# THE DATA
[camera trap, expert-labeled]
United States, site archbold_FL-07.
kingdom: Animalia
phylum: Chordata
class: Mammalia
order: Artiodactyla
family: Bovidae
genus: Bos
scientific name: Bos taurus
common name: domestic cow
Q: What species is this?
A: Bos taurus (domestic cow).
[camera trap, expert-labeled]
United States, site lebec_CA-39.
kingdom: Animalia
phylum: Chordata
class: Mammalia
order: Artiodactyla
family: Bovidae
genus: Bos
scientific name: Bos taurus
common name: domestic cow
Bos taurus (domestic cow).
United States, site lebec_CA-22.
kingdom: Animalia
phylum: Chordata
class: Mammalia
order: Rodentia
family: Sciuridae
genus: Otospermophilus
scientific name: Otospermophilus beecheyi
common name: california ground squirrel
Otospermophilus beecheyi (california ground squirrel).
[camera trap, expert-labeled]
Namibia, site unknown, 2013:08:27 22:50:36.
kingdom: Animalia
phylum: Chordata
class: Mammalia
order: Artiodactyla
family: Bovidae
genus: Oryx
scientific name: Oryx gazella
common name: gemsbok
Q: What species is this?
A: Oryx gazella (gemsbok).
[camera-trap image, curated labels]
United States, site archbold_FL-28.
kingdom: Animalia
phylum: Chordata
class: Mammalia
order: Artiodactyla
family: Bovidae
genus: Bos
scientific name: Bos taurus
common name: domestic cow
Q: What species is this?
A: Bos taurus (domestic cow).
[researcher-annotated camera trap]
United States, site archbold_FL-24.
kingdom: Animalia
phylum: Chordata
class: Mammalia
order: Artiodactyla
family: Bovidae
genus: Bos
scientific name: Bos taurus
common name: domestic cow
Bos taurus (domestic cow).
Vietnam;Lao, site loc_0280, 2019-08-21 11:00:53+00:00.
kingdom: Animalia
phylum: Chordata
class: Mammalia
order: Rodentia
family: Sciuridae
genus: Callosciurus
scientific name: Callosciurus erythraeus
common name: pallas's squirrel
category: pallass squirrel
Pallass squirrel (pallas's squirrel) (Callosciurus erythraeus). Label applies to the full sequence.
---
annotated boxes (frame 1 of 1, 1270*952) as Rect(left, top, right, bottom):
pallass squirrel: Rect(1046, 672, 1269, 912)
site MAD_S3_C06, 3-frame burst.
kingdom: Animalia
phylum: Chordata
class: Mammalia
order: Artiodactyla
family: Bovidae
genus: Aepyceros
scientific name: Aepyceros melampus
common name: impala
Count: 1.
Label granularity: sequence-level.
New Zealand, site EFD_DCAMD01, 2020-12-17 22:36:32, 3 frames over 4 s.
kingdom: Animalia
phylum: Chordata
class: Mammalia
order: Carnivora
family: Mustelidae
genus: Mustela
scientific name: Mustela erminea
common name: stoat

# WHAT YOU HAVE TO DO
Each line of the material must be copied exactly.

# RESPONSE BOX
[camera trap, expert-labeled]
United States, site archbold_FL-07.
kingdom: Animalia
phylum: Chordata
class: Mammalia
order: Artiodactyla
family: Bovidae
genus: Bos
scientific name: Bos taurus
common name: domestic cow
Q: What species is this?
A: Bos taurus (domestic cow).
[camera trap, expert-labeled]
United States, site lebec_CA-39.
kingdom: Animalia
phylum: Chordata
class: Mammalia
order: Artiodactyla
family: Bovidae
genus: Bos
scientific name: Bos taurus
common name: domestic cow
Bos taurus (domestic cow).
United States, site lebec_CA-22.
kingdom: Animalia
phylum: Chordata
class: Mammalia
order: Rodentia
family: Sciuridae
genus: Otospermophilus
scientific name: Otospermophilus beecheyi
common name: california ground squirrel
Otospermophilus beecheyi (california ground squirrel).
[camera trap, expert-labeled]
Namibia, site unknown, 2013:08:27 22:50:36.
kingdom: Animalia
phylum: Chordata
class: Mammalia
order: Artiodactyla
family: Bovidae
genus: Oryx
scientific name: Oryx gazella
common name: gemsbok
Q: What species is this?
A: Oryx gazella (gemsbok).
[camera-trap image, curated labels]
United States, site archbold_FL-28.
kingdom: Animalia
phylum: Chordata
class: Mammalia
order: Artiodactyla
family: Bovidae
genus: Bos
scientific name: Bos taurus
common name: domestic cow
Q: What species is this?
A: Bos taurus (domestic cow).
[researcher-annotated camera trap]
United States, site archbold_FL-24.
kingdom: Animalia
phylum: Chordata
class: Mammalia
order: Artiodactyla
family: Bovidae
genus: Bos
scientific name: Bos taurus
common name: domestic cow
Bos taurus (domestic cow).
Vietnam;Lao, site loc_0280, 2019-08-21 11:00:53+00:00.
kingdom: Animalia
phylum: Chordata
class: Mammalia
order: Rodentia
family: Sciuridae
genus: Callosciurus
scientific name: Callosciurus erythraeus
common name: pallas's squirrel
category: pallass squirrel
Pallass squirrel (pallas's squirrel) (Callosciurus erythraeus). Label applies to the full sequence.
---
annotated boxes (frame 1 of 1, 1270*952) as Rect(left, top, right, bottom):
pallass squirrel: Rect(1046, 672, 1269, 912)
site MAD_S3_C06, 3-frame burst.
kingdom: Animalia
phylum: Chordata
class: Mammalia
order: Artiodactyla
family: Bovidae
genus: Aepyceros
scientific name: Aepyceros melampus
common name: impala
Count: 1.
Label granularity: sequence-level.
New Zealand, site EFD_DCAMD01, 2020-12-17 22:36:32, 3 frames over 4 s.
kingdom: Animalia
phylum: Chordata
class: Mammalia
order: Carnivora
family: Mustelidae
genus: Mustela
scientific name: Mustela erminea
common name: stoat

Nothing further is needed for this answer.